* **GIVEN PROBLEM 1**
According to the Pope Stephen VIII article, who succeeded Stephen VIII as pope?
* **GIVEN PROBLEM 2**
Copy word for word the part of the Pope Stephen VIII article that runs from "Personal details" up to and including "Hugh of Italy.".

+++ SOURCE DOCUMENT

- Church: Catholic Church
- Papacy began: 14 July 939
- Papacy ended: October 942
- Predecessor: Leo VII
- Successor: Marinus II
- Previous post: Cardinal-Priest of Santi Silvestre e Martino ai Monti (5 April 938-14 July 939)

Personal details
- Born: Rome, Papal States
- Died: October 942 Rome, Papal States

= Pope Stephen VIII =

Head of the Catholic Church from 939 to 942

Pope Stephen VIII (Stephanus VIII; died October 942) was the bishop of Rome and nominal ruler of the Papal States from 14 July 939 to his death. His pontificate occurred during the Saeculum obscurum, when the power of popes was diminished by the ambitious counts of Tusculum, and was marked by the conflict between his patron, Alberic II of Spoleto, and King Hugh of Italy.

==Background==
Stephen VIII was born of a Roman family, and prior to becoming pope was attached to the church of Saints Silvester and Martin.

==Pontificate==
===Frankish conflicts===
After becoming pope, Stephen gave his attention to the situation in West Francia. In early 940, Stephen intervened on behalf of Louis IV of France, who had been trying to bring to heel his rebellious vassals, Hugh the Great and Herbert II of Vermandois, both of whom had appealed for support from King Otto I of Germany. Stephen dispatched a papal legate to the Frankish nobles, instructing them to acknowledge Louis, and to cease their rebellious actions against him, under threat of excommunication. Although the embassy did not achieve its stated objective, it did have the effect of removing the support of the Frankish bishops who had been backing Hugh and Herbert.

Emboldened, Stephen sought to break up the alliance against Louis by offering Herbert's son, Hugh of Vermandois, the office of archbishop of Reims. Along with the pallium, Stephen sent another legate, with instructions to the Frankish nobility, insisting that they submit to Louis. This time they were informed that if the pope had not received their embassies by Christmas, notifying him of their intent to submit to the king, they would be excommunicated. This time, there was a shift in support to Louis, as a number of the more important nobles declared for him, and by the end of 942, all of the nobility had affirmed their loyalty to Louis, and notified the pope of their intent.

===Domestic difficulties===
The continuing domination of the counts of Tusculum was evident throughout Stephen's pontificate, and the period is thus known as Saeculum obscurum. Although Stephen was subject to Alberic II of Spoleto and did not in reality rule the Papal States, Stephen himself was not a member of that family, nor had he any relationship with Alberic's mother, Marozia, who had dominated Roman and papal politics during the preceding decades. Stephen was, however, caught up in the ongoing conflict between Alberic and King Hugh of Italy, with Hugh besieging Rome in 940. After a failed attempt to assassinate him, which involved a number of bishops, Alberic cracked down on any potential dissent in Rome, with his enemies either scourged, beheaded or imprisoned. If there is any truth to Martin of Opava’s account of the torture and maiming of Stephen VIII by supporters of Alberic, it must have occurred at this juncture, in the aftermath of the conspiracy, and just prior to Stephen's death.

++++++
+++ RECORDED INFORMATION

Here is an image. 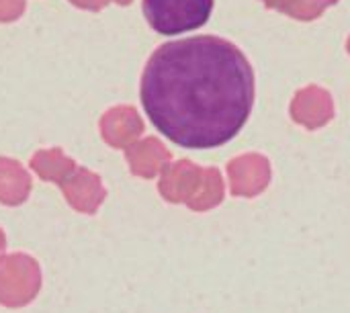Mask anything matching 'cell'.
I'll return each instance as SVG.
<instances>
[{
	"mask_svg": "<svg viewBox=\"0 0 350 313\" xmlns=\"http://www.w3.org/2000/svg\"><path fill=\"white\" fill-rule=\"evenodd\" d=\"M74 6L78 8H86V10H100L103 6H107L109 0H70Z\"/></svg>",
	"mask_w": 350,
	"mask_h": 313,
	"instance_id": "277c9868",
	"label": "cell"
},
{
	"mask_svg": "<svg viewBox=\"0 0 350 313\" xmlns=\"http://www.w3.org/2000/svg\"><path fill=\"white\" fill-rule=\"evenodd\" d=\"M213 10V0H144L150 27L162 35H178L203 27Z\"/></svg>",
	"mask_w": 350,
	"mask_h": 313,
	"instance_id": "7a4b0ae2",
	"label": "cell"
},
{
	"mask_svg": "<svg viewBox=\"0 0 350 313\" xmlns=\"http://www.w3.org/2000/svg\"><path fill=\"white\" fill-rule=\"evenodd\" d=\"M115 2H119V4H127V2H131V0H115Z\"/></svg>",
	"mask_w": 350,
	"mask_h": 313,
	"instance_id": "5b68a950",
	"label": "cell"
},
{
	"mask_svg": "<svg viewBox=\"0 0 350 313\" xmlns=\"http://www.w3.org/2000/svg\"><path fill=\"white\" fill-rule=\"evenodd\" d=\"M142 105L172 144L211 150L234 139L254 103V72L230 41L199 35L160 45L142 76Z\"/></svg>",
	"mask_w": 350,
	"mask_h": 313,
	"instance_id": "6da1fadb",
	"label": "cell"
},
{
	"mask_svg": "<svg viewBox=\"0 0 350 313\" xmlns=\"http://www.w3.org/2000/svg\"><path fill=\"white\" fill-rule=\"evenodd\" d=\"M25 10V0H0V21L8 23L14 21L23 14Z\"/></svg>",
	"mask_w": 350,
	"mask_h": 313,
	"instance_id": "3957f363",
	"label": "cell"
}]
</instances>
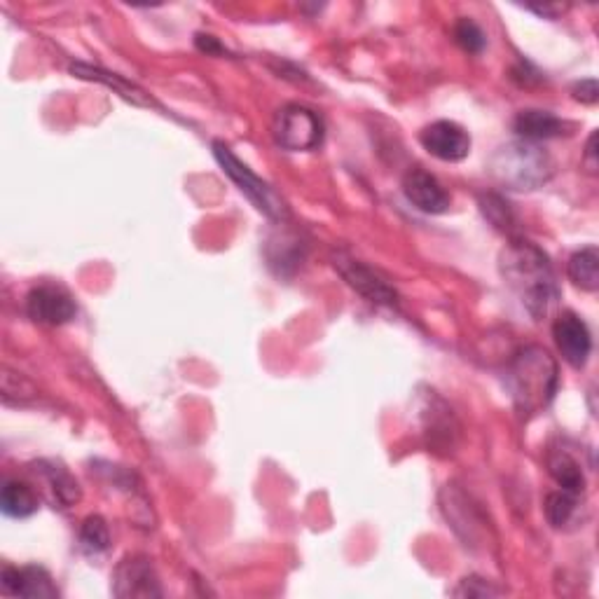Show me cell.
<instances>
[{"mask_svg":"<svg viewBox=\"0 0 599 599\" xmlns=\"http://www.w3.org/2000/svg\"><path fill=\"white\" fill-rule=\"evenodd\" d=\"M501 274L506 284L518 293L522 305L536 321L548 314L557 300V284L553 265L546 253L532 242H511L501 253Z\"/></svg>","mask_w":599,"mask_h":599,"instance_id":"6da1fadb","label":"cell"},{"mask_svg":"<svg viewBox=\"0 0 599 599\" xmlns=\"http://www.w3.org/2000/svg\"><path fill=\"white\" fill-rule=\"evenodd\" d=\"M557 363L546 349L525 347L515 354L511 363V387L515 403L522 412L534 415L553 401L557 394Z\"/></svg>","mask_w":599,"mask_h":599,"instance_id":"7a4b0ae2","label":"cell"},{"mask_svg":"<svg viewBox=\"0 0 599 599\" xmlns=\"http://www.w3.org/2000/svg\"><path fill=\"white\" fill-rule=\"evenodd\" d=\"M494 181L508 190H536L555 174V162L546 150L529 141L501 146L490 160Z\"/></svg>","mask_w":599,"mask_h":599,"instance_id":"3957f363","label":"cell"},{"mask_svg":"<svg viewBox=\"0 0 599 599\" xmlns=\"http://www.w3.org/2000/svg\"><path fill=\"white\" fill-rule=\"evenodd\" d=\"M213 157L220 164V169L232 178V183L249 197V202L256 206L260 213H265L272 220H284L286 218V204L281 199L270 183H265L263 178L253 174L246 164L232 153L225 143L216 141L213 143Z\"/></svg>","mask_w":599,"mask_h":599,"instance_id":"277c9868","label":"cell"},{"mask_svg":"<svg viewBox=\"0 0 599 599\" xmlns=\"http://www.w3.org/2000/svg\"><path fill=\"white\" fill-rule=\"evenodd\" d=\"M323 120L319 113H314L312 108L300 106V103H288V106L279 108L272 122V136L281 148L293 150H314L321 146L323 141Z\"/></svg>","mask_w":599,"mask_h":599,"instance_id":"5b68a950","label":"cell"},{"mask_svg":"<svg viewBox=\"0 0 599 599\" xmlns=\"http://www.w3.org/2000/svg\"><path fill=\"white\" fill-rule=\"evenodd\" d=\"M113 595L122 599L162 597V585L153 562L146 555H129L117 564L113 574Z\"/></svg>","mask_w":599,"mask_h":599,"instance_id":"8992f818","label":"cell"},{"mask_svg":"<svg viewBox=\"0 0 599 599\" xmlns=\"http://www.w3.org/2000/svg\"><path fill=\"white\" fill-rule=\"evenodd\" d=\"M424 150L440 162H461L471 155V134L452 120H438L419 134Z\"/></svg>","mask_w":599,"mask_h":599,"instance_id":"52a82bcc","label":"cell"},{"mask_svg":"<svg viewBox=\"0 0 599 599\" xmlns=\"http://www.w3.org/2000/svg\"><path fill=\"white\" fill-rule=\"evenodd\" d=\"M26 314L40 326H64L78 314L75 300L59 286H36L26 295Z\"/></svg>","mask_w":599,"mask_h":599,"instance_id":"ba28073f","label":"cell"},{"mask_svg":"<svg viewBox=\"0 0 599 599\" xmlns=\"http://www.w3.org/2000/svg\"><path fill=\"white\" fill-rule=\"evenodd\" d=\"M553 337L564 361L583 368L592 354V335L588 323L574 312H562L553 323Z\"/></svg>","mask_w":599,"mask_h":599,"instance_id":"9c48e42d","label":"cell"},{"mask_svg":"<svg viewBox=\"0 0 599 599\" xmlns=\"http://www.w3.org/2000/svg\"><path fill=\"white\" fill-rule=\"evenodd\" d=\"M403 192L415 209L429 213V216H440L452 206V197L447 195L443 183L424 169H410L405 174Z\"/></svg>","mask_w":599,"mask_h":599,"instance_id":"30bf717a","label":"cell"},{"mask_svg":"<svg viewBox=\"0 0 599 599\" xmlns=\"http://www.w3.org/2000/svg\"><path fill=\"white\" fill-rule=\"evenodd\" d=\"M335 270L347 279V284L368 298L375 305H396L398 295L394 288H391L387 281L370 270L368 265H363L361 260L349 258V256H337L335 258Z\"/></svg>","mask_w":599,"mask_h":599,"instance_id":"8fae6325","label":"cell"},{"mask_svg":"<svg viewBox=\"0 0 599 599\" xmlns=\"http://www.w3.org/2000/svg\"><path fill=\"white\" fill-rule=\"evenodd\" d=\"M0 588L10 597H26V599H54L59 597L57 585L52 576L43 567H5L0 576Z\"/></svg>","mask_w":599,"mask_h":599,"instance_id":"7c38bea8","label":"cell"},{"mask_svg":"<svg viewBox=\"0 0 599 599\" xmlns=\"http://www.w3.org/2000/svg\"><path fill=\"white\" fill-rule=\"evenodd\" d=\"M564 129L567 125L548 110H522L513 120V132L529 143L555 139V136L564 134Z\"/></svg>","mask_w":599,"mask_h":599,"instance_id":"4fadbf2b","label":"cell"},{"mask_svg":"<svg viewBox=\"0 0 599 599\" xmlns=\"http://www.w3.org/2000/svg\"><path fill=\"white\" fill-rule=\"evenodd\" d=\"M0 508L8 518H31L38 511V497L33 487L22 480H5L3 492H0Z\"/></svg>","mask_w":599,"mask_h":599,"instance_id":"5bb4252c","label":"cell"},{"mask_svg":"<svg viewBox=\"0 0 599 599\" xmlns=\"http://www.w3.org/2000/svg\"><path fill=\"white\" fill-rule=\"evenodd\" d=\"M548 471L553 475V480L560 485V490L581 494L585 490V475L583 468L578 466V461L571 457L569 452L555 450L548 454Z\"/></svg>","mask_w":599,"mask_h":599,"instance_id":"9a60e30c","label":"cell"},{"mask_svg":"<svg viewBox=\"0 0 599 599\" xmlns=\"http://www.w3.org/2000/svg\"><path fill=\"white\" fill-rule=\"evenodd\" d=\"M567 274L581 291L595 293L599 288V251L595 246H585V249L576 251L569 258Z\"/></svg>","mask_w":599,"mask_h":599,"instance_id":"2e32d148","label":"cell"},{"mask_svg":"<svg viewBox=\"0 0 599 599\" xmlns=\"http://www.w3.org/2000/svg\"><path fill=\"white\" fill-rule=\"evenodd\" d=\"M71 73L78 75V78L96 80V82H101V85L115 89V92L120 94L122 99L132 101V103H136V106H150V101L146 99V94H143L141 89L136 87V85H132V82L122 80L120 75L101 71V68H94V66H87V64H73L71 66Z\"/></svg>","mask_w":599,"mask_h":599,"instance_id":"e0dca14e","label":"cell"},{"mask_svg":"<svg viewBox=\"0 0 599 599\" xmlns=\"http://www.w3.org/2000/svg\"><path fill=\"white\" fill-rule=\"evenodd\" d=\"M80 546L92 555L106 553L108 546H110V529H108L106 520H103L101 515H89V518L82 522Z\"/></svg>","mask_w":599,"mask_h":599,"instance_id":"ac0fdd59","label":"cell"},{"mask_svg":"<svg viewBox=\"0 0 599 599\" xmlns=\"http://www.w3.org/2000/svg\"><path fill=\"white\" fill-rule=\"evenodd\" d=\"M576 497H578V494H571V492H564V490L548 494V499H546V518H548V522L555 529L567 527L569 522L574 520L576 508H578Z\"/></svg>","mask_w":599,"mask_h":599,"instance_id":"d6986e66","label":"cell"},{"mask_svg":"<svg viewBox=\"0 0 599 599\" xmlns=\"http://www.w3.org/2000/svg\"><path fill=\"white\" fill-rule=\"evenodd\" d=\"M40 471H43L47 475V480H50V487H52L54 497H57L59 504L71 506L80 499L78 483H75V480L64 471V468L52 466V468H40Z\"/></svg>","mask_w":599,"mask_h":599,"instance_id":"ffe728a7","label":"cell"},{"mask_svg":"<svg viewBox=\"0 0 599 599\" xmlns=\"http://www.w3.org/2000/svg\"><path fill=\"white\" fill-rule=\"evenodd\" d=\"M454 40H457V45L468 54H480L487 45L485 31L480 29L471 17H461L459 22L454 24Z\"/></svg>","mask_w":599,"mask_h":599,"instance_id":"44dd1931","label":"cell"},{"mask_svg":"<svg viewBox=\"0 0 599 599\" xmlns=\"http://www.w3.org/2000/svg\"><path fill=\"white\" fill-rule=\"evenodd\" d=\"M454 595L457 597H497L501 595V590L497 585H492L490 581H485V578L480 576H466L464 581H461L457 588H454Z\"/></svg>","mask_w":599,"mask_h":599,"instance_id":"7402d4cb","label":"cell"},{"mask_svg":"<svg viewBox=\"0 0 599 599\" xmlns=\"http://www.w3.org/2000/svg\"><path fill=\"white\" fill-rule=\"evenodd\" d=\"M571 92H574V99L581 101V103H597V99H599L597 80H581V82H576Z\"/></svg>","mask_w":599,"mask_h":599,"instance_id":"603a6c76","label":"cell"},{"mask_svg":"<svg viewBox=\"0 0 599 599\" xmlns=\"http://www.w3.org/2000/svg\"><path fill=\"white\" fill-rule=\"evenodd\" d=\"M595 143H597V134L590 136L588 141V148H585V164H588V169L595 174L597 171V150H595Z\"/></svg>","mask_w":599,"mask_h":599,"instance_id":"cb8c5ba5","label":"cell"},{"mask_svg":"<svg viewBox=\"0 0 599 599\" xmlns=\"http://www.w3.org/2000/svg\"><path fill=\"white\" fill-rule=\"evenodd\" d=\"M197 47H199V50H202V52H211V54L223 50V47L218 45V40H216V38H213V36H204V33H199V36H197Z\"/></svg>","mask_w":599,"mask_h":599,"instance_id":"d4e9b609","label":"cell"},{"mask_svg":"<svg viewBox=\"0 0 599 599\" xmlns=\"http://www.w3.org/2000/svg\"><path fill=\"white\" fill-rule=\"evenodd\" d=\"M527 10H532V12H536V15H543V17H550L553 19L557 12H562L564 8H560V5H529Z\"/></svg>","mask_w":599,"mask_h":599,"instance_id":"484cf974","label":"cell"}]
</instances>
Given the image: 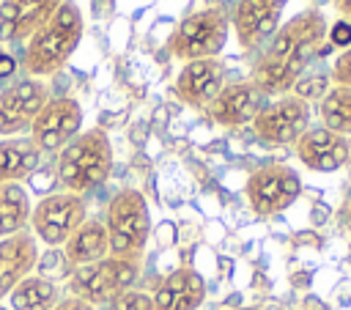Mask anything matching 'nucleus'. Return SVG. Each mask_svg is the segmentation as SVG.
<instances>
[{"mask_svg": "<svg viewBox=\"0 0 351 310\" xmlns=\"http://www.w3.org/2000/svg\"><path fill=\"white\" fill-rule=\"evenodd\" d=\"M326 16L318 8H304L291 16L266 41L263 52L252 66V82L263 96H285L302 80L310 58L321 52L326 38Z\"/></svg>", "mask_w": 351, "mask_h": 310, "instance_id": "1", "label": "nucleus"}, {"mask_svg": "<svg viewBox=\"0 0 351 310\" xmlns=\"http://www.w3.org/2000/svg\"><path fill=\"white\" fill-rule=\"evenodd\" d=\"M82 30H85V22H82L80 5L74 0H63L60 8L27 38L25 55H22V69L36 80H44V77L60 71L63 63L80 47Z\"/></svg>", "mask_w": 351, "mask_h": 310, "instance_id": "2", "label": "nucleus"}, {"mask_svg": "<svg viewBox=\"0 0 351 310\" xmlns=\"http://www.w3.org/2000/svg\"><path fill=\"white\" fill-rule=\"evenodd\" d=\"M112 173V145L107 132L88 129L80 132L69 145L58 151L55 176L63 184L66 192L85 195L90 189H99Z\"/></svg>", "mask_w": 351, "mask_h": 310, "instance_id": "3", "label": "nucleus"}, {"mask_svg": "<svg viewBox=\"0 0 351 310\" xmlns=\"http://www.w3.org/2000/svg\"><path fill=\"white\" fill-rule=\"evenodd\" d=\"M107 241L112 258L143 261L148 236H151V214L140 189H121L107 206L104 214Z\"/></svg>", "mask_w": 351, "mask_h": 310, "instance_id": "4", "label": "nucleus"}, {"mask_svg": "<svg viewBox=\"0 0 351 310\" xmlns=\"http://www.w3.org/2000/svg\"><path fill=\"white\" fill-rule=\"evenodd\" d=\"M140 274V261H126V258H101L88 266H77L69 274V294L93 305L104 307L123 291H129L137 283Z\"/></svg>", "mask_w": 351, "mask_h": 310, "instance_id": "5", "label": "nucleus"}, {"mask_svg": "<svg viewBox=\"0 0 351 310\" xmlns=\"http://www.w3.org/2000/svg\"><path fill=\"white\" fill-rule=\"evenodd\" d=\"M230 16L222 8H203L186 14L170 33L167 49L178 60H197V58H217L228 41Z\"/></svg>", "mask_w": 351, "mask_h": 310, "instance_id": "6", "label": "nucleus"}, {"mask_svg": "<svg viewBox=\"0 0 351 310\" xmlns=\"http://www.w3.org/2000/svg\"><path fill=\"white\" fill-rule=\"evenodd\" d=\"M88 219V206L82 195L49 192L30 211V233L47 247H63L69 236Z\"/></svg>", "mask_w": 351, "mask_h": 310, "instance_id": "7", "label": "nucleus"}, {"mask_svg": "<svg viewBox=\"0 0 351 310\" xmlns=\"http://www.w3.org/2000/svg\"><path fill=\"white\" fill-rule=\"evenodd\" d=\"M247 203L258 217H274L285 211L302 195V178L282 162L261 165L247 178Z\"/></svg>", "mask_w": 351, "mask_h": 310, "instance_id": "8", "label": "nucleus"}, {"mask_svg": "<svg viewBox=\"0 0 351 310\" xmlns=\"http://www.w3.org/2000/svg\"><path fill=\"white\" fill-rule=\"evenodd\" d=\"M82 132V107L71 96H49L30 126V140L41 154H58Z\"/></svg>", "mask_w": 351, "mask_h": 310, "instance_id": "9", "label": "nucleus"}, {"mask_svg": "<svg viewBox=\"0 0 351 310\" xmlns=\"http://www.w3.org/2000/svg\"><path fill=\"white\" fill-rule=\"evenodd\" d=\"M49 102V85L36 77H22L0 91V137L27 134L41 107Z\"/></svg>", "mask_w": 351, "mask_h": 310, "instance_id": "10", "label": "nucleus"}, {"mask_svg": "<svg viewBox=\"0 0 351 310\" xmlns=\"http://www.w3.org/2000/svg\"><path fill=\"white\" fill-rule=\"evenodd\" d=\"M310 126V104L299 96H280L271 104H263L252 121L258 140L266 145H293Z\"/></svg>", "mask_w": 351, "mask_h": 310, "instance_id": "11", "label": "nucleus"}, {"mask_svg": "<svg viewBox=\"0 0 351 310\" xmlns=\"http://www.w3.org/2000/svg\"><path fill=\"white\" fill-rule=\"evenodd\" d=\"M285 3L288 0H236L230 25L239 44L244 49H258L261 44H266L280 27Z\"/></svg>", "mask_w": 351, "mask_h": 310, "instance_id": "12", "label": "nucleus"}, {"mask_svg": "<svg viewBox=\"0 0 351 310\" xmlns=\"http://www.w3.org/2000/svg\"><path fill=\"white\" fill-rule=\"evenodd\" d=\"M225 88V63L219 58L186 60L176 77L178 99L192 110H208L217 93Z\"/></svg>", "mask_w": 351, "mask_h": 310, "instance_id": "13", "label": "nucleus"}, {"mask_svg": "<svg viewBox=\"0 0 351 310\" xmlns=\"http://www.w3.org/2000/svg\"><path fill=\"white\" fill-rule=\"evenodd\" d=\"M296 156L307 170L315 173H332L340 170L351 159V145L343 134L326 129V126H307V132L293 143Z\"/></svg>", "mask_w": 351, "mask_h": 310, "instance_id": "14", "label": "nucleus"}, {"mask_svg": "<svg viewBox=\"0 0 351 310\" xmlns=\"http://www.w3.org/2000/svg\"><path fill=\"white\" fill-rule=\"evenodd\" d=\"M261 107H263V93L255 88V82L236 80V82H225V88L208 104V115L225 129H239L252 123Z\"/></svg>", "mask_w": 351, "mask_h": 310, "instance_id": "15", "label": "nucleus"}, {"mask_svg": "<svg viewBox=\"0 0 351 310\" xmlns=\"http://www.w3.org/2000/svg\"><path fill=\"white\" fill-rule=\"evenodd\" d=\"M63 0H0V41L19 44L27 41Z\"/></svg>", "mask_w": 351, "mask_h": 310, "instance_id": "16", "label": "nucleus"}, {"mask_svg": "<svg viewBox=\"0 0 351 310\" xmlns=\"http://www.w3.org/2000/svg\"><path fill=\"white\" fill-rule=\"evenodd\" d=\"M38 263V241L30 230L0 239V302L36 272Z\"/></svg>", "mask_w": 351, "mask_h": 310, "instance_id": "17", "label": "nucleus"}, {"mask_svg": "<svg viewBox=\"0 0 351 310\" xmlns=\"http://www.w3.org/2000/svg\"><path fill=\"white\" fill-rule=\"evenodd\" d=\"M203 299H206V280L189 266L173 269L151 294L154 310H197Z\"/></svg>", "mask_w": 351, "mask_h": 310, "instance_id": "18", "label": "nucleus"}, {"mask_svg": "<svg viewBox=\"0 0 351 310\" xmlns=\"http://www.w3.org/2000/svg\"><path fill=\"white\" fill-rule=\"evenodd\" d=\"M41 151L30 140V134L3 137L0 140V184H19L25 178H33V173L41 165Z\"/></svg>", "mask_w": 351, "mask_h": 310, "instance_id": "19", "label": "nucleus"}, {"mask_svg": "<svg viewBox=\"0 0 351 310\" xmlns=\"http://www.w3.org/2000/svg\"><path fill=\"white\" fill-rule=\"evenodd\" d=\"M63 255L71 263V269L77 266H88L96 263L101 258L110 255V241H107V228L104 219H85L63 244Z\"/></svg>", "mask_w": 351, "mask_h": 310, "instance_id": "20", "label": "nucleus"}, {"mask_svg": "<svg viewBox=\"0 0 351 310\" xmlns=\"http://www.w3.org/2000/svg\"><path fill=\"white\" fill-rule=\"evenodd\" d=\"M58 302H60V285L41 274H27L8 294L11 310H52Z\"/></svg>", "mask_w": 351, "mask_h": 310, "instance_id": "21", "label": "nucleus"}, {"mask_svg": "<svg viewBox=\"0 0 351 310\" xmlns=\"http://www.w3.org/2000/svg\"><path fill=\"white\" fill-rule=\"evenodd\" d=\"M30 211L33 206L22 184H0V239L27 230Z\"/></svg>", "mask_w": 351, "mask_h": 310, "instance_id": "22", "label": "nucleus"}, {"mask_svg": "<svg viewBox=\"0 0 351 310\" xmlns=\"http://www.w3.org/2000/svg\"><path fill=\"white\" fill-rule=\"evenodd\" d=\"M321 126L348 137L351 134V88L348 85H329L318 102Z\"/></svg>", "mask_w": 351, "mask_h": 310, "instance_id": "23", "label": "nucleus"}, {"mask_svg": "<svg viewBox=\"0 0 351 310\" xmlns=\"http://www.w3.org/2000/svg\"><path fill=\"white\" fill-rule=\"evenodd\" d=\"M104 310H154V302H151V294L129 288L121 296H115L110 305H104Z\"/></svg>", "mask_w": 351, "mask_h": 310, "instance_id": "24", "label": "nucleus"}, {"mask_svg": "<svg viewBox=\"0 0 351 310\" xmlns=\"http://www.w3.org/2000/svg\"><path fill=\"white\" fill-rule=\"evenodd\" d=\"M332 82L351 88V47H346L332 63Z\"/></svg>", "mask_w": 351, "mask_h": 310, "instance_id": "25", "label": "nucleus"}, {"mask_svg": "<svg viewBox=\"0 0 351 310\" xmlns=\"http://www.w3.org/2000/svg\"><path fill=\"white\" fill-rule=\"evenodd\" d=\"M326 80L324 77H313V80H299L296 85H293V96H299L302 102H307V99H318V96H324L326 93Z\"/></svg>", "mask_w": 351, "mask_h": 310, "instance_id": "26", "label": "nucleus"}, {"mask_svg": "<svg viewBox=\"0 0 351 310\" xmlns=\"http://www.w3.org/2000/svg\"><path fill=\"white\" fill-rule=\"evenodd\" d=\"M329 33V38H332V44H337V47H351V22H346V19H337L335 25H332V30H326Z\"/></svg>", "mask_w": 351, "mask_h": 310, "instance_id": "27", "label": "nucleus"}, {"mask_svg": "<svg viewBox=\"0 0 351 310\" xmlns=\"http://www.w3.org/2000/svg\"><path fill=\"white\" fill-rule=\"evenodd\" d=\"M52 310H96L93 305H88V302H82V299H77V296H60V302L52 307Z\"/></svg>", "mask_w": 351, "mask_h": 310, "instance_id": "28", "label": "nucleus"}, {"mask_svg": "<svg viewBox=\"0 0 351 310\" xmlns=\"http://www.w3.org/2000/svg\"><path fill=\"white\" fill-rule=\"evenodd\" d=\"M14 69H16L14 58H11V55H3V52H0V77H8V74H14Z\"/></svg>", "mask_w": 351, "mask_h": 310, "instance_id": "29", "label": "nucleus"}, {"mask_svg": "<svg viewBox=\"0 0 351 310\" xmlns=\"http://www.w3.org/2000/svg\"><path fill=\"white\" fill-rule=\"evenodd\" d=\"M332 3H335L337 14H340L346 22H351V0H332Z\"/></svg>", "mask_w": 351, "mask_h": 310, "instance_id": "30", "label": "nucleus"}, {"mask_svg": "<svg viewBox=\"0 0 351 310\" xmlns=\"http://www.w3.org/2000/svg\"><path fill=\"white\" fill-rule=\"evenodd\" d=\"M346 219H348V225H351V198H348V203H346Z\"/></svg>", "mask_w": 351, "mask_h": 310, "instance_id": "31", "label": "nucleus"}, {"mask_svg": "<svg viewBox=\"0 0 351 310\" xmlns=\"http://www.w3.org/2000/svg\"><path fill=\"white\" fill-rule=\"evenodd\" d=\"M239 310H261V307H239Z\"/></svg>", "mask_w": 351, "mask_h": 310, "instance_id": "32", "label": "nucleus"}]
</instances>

++++++

* **TASK OUTPUT 1**
Marinus II

* **TASK OUTPUT 2**
Personal details
- Born: Rome, Papal States
- Died: October 942 Rome, Papal States

= Pope Stephen VIII =

Head of the Catholic Church from 939 to 942

Pope Stephen VIII (Stephanus VIII; died October 942) was the bishop of Rome and nominal ruler of the Papal States from 14 July 939 to his death. His pontificate occurred during the Saeculum obscurum, when the power of popes was diminished by the ambitious counts of Tusculum, and was marked by the conflict between his patron, Alberic II of Spoleto, and King Hugh of Italy.